Provided text –
= Beginning of Section =
A Tampa woman who survived decades in human trafficking has spent the last 14 years providing food and resources to other survivors while trying to rescue them from the streets. After more than a decade of work, Nancy Hernandez is finally celebrating her organization’s first official location.
The brick-and-mortar location for Ministerio Mujeres Restauradas Por Dios at 4310 Nebraska Ave is the first for the organization. It’s also a long way, but a short distance, from how Hernandez got her start in charity.
“I started in 2007 with a bucket of water and sandwiches here on Nebraska Avenue,” Hernandez said. “I wanted to help the community.”
She first worked in the streets bringing sandwiches, water and clothing to victims of domestic violence and human trafficking. In 2014 her work was recognized by the Tampa Underground Network, a network of micro churches and community organizations that operates out of University Mall. She joined the network and worked out of its mall location until a year ago when she was able to secure the Nebraska office.
The location was ready after six months of renovations, but the pandemic kept an official ceremony from happening. That changed last week when Congressmember Kathy Castor joined Hernandez and others for an official ribbon cutting.
“A pandemic that no one ever envisioned shut down businesses,” Castor said. “It closed schools for a long time. People lost their jobs. But folks like Nancy never let them lose hope.”
It’s a symbolic homecoming for Hernandez. Working on Nebraska Avenue in 2007, she was able to help prostitutes and other trafficking survivors find a way out. She started there, because it was a world she was familiar with.
“I’m a victim of domestic violence,” she said. “Of human trafficking. I was a mule.”
Hernandez is originally from Puerto Rico. While visiting family in New York at 18 she met an older man who promised her the world. Hernandez came from a poor and somewhat dysfunctional family. This man promised her the American Dream.
She listened. She believed in him.
“He sold me a dream. I could be better,” Hernandez said. “They made me get surgery everywhere to be pretty. They sent me to Las Vegas to be a companion woman. A companion for drug dealers, people with money. Then I started putting drugs in my body. I flew to Colombia, to different parts of the world.”
Hernandez first worked as an escort for high-level drug dealers. Then she started muling, smuggling drugs in her body. If she refused, she was abused.
Those were not the dreams she was promised. But she felt she couldn’t get out. The man she met married her, but continued pimping her out, beating her and forcing her to traffic drugs across the world.
= End of Section =
Questions to answer –
1. According to the article about Nancy Hernandez, why did she begin her work on Nebraska Avenue? Answer in one to three sentences.
2. Carry on the article about Nancy Hernandez from the point where it stops.
The data that comes after this text is not needed for anything here.

Raw data –
= Beginning of Section =
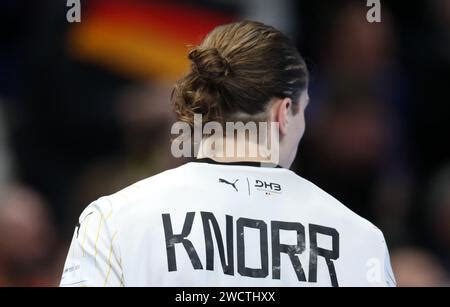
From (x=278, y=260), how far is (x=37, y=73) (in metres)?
2.16

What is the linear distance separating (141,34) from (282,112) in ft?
6.50

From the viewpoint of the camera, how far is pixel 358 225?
1.78 meters

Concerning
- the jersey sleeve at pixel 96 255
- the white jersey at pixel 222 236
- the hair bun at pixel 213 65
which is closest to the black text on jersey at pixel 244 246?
the white jersey at pixel 222 236

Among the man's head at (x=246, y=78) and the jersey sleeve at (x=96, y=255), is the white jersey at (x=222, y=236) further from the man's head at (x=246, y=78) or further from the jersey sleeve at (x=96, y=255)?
the man's head at (x=246, y=78)

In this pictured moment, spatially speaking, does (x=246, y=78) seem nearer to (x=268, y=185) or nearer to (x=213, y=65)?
(x=213, y=65)

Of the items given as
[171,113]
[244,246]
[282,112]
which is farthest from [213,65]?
[171,113]

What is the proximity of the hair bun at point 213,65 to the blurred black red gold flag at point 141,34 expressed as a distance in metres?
1.77

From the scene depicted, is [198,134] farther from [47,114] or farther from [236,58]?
A: [47,114]

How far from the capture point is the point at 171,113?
→ 341 cm

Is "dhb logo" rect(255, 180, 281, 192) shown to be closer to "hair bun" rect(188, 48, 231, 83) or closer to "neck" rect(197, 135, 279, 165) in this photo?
"neck" rect(197, 135, 279, 165)

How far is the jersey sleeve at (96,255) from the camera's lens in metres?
1.64

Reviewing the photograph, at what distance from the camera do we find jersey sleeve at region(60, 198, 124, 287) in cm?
164

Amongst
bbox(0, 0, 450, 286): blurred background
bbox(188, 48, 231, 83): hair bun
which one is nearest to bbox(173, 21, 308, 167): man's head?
bbox(188, 48, 231, 83): hair bun

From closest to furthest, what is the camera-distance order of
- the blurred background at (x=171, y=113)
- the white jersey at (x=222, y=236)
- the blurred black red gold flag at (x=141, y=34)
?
the white jersey at (x=222, y=236)
the blurred background at (x=171, y=113)
the blurred black red gold flag at (x=141, y=34)
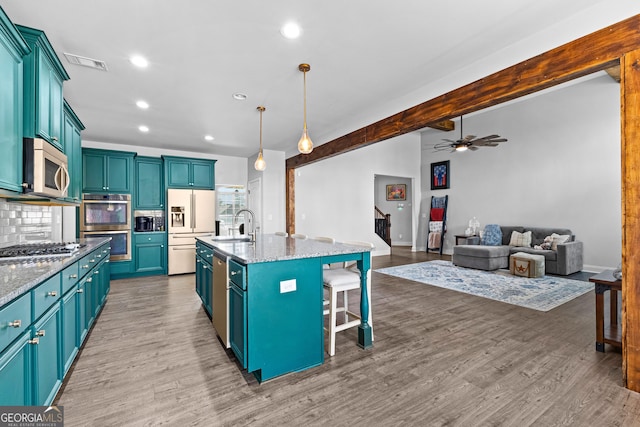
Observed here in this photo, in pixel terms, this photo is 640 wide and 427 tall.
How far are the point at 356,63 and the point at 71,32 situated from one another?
245 cm

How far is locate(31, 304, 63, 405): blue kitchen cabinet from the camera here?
152 cm

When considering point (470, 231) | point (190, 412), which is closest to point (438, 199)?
point (470, 231)

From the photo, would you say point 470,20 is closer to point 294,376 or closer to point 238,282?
point 238,282

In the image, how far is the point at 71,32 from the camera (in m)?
2.37

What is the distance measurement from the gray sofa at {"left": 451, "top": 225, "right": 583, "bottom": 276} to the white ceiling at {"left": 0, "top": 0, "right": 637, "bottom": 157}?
3871mm

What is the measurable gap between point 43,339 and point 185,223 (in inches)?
176

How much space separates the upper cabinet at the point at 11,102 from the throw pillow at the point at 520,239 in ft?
26.4

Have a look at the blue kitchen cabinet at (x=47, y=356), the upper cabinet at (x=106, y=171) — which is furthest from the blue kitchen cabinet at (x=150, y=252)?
the blue kitchen cabinet at (x=47, y=356)

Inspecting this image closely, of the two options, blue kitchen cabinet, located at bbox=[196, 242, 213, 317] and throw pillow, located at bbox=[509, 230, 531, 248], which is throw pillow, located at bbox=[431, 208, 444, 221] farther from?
blue kitchen cabinet, located at bbox=[196, 242, 213, 317]

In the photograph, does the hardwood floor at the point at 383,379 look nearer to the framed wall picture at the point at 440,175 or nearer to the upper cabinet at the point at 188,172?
the upper cabinet at the point at 188,172

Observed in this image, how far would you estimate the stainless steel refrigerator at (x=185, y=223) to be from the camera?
5.82m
= End of Section =
Numbered responses –
1. She started there because it was a world she was familiar with. She had been a victim of domestic violence and human trafficking herself, and there she helped prostitutes and other trafficking survivors find a way out.

2.
It took Hernandez 27 years to escape. She was 45 when her husband died and she was diagnosed with terminal cancer. By the time she found out, the cancer had metastasized to most of her body, a likely byproduct of the years of introducing harsh chemicals into it.
But she found good doctors and devoted her life to God. So she returned to the streets, this time to save others and provide the help she spent years searching for herself.
“That’s why I had the passion to help the community,” Hernandez said. “I promised my daughter, my family and God that I wouldn’t be on that path anymore. That I’ll help women, girls, youth to get out from being victims of domestic violence.”
Her new mission was also how her ministry was named: Women Restored by God.
Hernandez was able to turn handing out water and sandwiches into rent, housing, food and financial assistance. She also added health services and hopes to expand more.
Some of those expansions have already happened. When Hurricane Maria devastated Puerto Rico in 2017 she helped send care packages to her home island and helped displaced Puerto Ricans coming from the island find food, housing and work in Florida.
Throughout the COVID-19 pandemic, Hernandez has kept the work up. She distributes food from the Nebraska office on Wednesday mornings and every Friday takes a truck to migrant communities like those in Wimauma and other East Hillsborough locations to deliver food.
And even though her ministry and mission has grown to help many in Tampa, she still hopes she can save some women and children from the world she spent nearly half her life trying to escape.
“You can get out of there. You are not alone,” she said. “This woman is here for you. This woman is here to help you.”